> [How to complete this task]: Verbatim, and with nothing else, reproduce the data below from its first line through the line containing "Q: What species is this?".

(Provided records Opens)

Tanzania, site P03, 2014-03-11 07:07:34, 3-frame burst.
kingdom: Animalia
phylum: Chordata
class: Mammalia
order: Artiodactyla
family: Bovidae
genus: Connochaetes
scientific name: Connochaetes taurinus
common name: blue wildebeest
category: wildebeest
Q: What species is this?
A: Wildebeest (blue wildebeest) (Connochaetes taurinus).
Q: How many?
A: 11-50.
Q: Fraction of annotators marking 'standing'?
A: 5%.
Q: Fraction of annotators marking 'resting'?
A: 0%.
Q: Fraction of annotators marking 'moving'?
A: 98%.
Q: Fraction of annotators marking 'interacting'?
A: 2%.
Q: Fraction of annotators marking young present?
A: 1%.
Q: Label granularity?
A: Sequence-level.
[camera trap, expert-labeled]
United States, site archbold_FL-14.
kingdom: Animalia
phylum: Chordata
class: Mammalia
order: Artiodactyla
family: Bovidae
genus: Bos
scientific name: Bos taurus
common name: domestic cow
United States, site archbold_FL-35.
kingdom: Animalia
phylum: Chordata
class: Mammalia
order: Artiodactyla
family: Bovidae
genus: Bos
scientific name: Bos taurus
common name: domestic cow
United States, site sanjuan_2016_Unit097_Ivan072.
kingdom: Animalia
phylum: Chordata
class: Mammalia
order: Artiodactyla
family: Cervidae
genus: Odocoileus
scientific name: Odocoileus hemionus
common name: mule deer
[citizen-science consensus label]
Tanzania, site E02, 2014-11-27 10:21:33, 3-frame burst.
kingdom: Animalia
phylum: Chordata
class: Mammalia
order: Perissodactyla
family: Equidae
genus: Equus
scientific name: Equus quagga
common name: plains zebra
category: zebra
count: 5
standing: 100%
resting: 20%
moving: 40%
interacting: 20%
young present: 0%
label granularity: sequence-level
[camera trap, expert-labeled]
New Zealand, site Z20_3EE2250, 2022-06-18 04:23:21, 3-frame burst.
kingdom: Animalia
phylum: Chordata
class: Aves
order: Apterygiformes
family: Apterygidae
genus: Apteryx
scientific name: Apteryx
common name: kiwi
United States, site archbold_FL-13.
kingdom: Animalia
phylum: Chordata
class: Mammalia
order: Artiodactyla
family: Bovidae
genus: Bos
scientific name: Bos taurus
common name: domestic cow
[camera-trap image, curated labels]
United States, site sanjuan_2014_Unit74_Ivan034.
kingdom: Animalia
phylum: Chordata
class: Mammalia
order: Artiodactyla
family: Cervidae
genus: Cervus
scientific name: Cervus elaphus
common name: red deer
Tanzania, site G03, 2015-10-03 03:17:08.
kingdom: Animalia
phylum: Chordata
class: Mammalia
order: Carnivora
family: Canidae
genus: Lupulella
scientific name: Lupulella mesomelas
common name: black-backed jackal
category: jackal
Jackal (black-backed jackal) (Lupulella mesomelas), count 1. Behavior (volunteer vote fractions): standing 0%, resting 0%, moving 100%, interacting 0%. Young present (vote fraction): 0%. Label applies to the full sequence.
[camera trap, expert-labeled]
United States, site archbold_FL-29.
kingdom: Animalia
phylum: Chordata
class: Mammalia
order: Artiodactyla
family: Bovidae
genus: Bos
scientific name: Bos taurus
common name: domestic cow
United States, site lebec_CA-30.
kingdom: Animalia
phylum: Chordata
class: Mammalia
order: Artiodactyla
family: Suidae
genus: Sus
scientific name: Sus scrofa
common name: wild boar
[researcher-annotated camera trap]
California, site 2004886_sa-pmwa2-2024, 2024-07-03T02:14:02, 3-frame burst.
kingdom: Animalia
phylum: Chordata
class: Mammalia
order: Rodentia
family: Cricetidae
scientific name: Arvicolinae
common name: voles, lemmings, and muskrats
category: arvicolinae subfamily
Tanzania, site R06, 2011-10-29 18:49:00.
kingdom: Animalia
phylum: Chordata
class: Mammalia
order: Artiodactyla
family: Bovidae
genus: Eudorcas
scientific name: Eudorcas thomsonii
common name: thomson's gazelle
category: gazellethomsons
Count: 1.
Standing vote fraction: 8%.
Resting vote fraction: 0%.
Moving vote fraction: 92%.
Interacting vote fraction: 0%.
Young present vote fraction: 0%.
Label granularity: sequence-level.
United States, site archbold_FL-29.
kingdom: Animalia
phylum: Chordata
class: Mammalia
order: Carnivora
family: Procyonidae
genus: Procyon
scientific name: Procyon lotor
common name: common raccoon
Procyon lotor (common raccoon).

(Provided records Closes)

> [Written solution]:
Tanzania, site P03, 2014-03-11 07:07:34, 3-frame burst.
kingdom: Animalia
phylum: Chordata
class: Mammalia
order: Artiodactyla
family: Bovidae
genus: Connochaetes
scientific name: Connochaetes taurinus
common name: blue wildebeest
category: wildebeest
Q: What species is this?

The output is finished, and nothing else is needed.